The problem is partly that sesshin itself is a kind of death.  You’re giving up all the things that make you you, your work, family, friends, daily activities, your identity in the world.  I always go to the Y on the Friday afternoon before sesshin begins, and I sometimes stand in the shower room blinking back tears, thinking about how much I’m going to miss the place.  I won’t feel all sentimental about it when I go in today.  I’ll probably feel slightly sick of the same old people, and the mildewy smell.

But when you’re sitting on sesshin doing nothing, you can’t help seeing that the breath is rather precarious, such a small mild thing.  We only have so many breaths in a lifetime (we have no idea how many, of course), and every breath you take is another one down the tubes.  And another one, and another one.  You’ll never get those breaths back.  The Grim Reaper is sitting at the end of your allotment.  He doesn’t look bored.

This year I didn’t experience much fear until the last afternoon, but when it did come it was overwhelming.  I stood there in walking meditation shaking like I was freezing to death.  By a weird coincidence I was called in to see the teacher at exactly that moment.  The same thing happened in my first sesshin, 22 years ago.  So I went in and confronted her with this fact: I’ve been doing sesshin for 22 years, and here I am having the worst panic attack ever.  How can this be?

There’s no how.  That’s the way it is.  You get proud of your ability to handle sesshin and receive a little reminder of who’s in charge.  It ain’t you.

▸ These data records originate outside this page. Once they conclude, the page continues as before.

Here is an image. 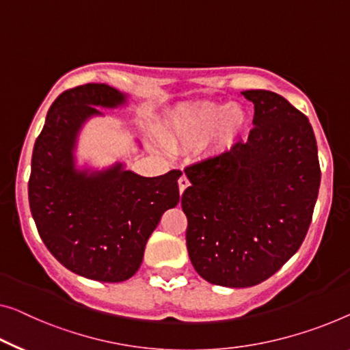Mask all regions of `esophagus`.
<instances>
[{
	"instance_id": "esophagus-1",
	"label": "esophagus",
	"mask_w": 350,
	"mask_h": 350,
	"mask_svg": "<svg viewBox=\"0 0 350 350\" xmlns=\"http://www.w3.org/2000/svg\"><path fill=\"white\" fill-rule=\"evenodd\" d=\"M189 185H190L189 177H187L185 174H182V176L179 177V191H180V195H182V193H184V190H185Z\"/></svg>"
}]
</instances>
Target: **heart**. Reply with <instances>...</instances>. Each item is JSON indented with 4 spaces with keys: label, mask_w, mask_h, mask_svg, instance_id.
Masks as SVG:
<instances>
[{
    "label": "heart",
    "mask_w": 350,
    "mask_h": 350,
    "mask_svg": "<svg viewBox=\"0 0 350 350\" xmlns=\"http://www.w3.org/2000/svg\"><path fill=\"white\" fill-rule=\"evenodd\" d=\"M247 125V113L237 103H201L174 113L170 124L160 130L166 148L195 146L208 137L215 149H225L241 137Z\"/></svg>",
    "instance_id": "obj_1"
}]
</instances>
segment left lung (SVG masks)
<instances>
[{
	"instance_id": "1",
	"label": "left lung",
	"mask_w": 350,
	"mask_h": 350,
	"mask_svg": "<svg viewBox=\"0 0 350 350\" xmlns=\"http://www.w3.org/2000/svg\"><path fill=\"white\" fill-rule=\"evenodd\" d=\"M242 96L254 105L248 139L187 166L191 185L180 200L193 267L226 288L262 283L294 256L321 185L308 118L272 91Z\"/></svg>"
}]
</instances>
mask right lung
<instances>
[{
    "instance_id": "right-lung-1",
    "label": "right lung",
    "mask_w": 350,
    "mask_h": 350,
    "mask_svg": "<svg viewBox=\"0 0 350 350\" xmlns=\"http://www.w3.org/2000/svg\"><path fill=\"white\" fill-rule=\"evenodd\" d=\"M125 96L103 83L58 96L36 139L28 182L29 208L49 252L85 278L119 283L137 273L146 242L165 211L179 202V170L143 177L116 163L100 173L75 168L83 122L96 107L122 105Z\"/></svg>"
}]
</instances>
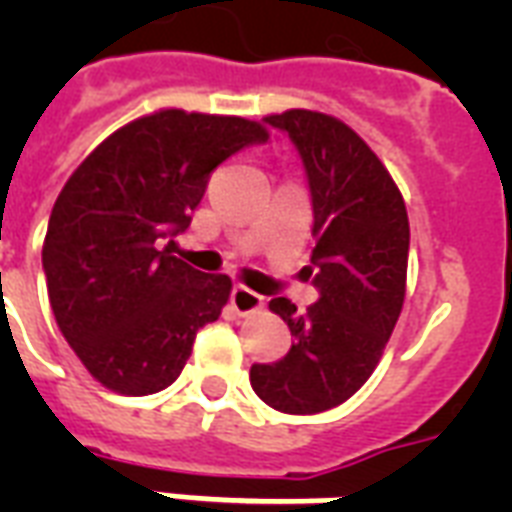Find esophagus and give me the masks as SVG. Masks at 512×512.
I'll list each match as a JSON object with an SVG mask.
<instances>
[{
  "label": "esophagus",
  "mask_w": 512,
  "mask_h": 512,
  "mask_svg": "<svg viewBox=\"0 0 512 512\" xmlns=\"http://www.w3.org/2000/svg\"><path fill=\"white\" fill-rule=\"evenodd\" d=\"M231 305L233 311L239 313V316H255V313L263 311V295H257L252 289L247 287H233L231 292Z\"/></svg>",
  "instance_id": "obj_1"
}]
</instances>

“What did you get out of this one?” my wife said as we took a walk on Saturday afternoon, the day after sesshin ended.  The correct Zen answer, of course, is Nothing, but that’s not the right answer to give your wife, so I took a deep breath and looked back on the experience.  I got an absolute conviction (once again) that the only point of meditation is to come into your body, that all the techniques of meditation, all the spiels that try to sell this brand of meditation or that one are a load of crap.  The point of meditation is to bring together body and mind, and that will happen if you sit there.  I came to see that really everything that came spewing out of my mind—the chatter, the obsessively repeating songs, visions of gnome-like people, the fantasies—all of that is fear, the whole thing is fear: it’s the mind not wanting to see the present moment, which is eternity in all its magnificence.  It’s waiting for us in the midst of the distractions.  People who are searching for eternal life are staring right at it.  Yet it’s no use fighting the distractions.  If they’re in there—as Larry Rosenberg once said to me—it’s good that they’re coming out.  It’s not what I want to happen.  It’s driving me crazy.  But it’s necessary, and I’ve got to let it be.

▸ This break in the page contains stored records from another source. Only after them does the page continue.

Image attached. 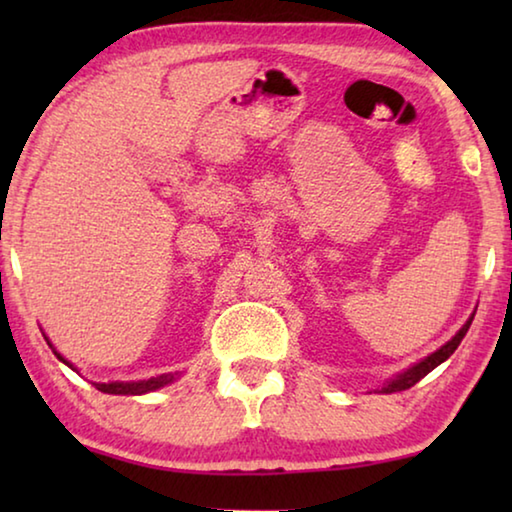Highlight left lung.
Returning <instances> with one entry per match:
<instances>
[{"instance_id": "left-lung-1", "label": "left lung", "mask_w": 512, "mask_h": 512, "mask_svg": "<svg viewBox=\"0 0 512 512\" xmlns=\"http://www.w3.org/2000/svg\"><path fill=\"white\" fill-rule=\"evenodd\" d=\"M472 318H474V316H470V320H467V323H465L461 329H458V332H456V336H454L452 341H447V343L443 345V348L436 350L433 354H429L427 359H422V361H418V363H413L411 368H406L404 372H400V375L393 377L391 381H386V384L379 388V393H397V391H406V388H411V386L418 384V381H420L422 377H427L433 368H438L440 363H443V361H447L449 357H452L454 350L458 348V345H461L463 336L467 334V329H470V325H472Z\"/></svg>"}]
</instances>
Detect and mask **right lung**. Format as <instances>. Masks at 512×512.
<instances>
[{
	"label": "right lung",
	"instance_id": "add662e5",
	"mask_svg": "<svg viewBox=\"0 0 512 512\" xmlns=\"http://www.w3.org/2000/svg\"><path fill=\"white\" fill-rule=\"evenodd\" d=\"M49 343V341H47ZM49 348L54 350V354L56 357L65 363V366H69L72 370H76L72 363H69L63 354L60 352H56V348L54 345L49 343ZM178 377V372L176 375H160V377H151V379H144V381H108V384H94L97 386V391H101V393H108V395H144V393H151V391H158V388H162V386H167V384H171L173 379Z\"/></svg>",
	"mask_w": 512,
	"mask_h": 512
}]
</instances>
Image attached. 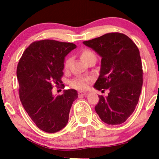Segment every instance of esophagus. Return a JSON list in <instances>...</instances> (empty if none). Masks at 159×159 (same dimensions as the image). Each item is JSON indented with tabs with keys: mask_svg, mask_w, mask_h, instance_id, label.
<instances>
[{
	"mask_svg": "<svg viewBox=\"0 0 159 159\" xmlns=\"http://www.w3.org/2000/svg\"><path fill=\"white\" fill-rule=\"evenodd\" d=\"M87 93V92H85V91H78V95H79L80 97L81 96H83V95H84Z\"/></svg>",
	"mask_w": 159,
	"mask_h": 159,
	"instance_id": "esophagus-1",
	"label": "esophagus"
}]
</instances>
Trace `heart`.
Instances as JSON below:
<instances>
[{
	"label": "heart",
	"mask_w": 159,
	"mask_h": 159,
	"mask_svg": "<svg viewBox=\"0 0 159 159\" xmlns=\"http://www.w3.org/2000/svg\"><path fill=\"white\" fill-rule=\"evenodd\" d=\"M95 58V55L93 51L89 49H84L80 53V58L82 61L87 63L90 61L91 58ZM71 59L70 58H66L64 62V69L67 70L69 69V64H70ZM92 80V78L90 77H77L71 80L70 82V85L72 88L77 89V90H83L88 89L89 83Z\"/></svg>",
	"instance_id": "b5f03b06"
}]
</instances>
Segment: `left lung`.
Wrapping results in <instances>:
<instances>
[{"label":"left lung","instance_id":"left-lung-1","mask_svg":"<svg viewBox=\"0 0 159 159\" xmlns=\"http://www.w3.org/2000/svg\"><path fill=\"white\" fill-rule=\"evenodd\" d=\"M83 43L102 58L94 88L109 90L106 97L98 95L95 111L103 122L121 125L134 112L140 95L143 71L139 49L129 37L119 32Z\"/></svg>","mask_w":159,"mask_h":159}]
</instances>
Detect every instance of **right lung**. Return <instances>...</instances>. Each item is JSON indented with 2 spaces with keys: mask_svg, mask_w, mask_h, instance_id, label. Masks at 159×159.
Instances as JSON below:
<instances>
[{
  "mask_svg": "<svg viewBox=\"0 0 159 159\" xmlns=\"http://www.w3.org/2000/svg\"><path fill=\"white\" fill-rule=\"evenodd\" d=\"M76 45L53 40L35 41L27 48L19 60L16 75L19 98L25 109L39 129L54 133L66 127L73 102L78 98L76 90L53 95V86L64 88V58Z\"/></svg>",
  "mask_w": 159,
  "mask_h": 159,
  "instance_id": "right-lung-1",
  "label": "right lung"
}]
</instances>
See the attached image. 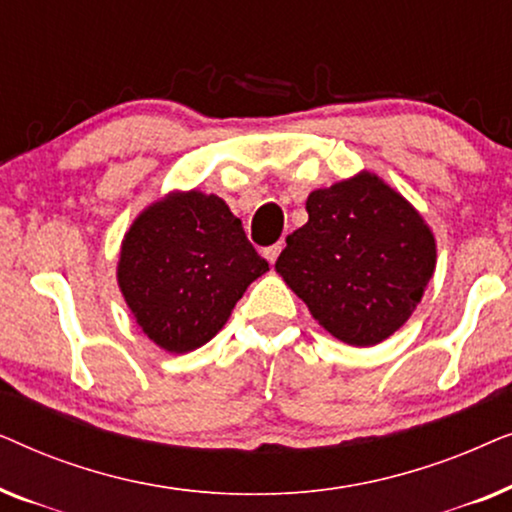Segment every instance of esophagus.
Masks as SVG:
<instances>
[{"instance_id":"1","label":"esophagus","mask_w":512,"mask_h":512,"mask_svg":"<svg viewBox=\"0 0 512 512\" xmlns=\"http://www.w3.org/2000/svg\"><path fill=\"white\" fill-rule=\"evenodd\" d=\"M282 249H284V242H277V244H270V247H265L263 249V256L268 258L270 263H275L277 258H279V254H282Z\"/></svg>"}]
</instances>
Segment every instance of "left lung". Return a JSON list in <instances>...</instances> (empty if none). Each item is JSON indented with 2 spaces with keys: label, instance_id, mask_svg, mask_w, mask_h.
<instances>
[{
  "label": "left lung",
  "instance_id": "8db88e82",
  "mask_svg": "<svg viewBox=\"0 0 512 512\" xmlns=\"http://www.w3.org/2000/svg\"><path fill=\"white\" fill-rule=\"evenodd\" d=\"M275 268L333 338L370 347L398 331L436 268V242L408 200L375 174L319 188Z\"/></svg>",
  "mask_w": 512,
  "mask_h": 512
}]
</instances>
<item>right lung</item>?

And the thing I’m calling the body, as my wife pointed out on our walk, the thing I’m bringing myself down into, is not just this body.  The weird thing about going into yourself that way, for days at a time, is that you find that what you’re calling your body—you could just as easily call it your mind—is vast, far vaster than you ever had any idea, it’s infinite.  There’s an infinity inside you as well as outside, and they’re finally the same infinity, all one thing.  To know that I could have read what my teacher wrote on my Rakusu when I took the precepts fifteen years ago, the quotation she chose from Dogen for me to see.  “To study the way with the body . . . is the study of the way using this lump of red flesh.  Everything coming forth from the study of the way is the true human body.”

Your teacher writes that on your Rakusu, and fifteen years later it makes sense.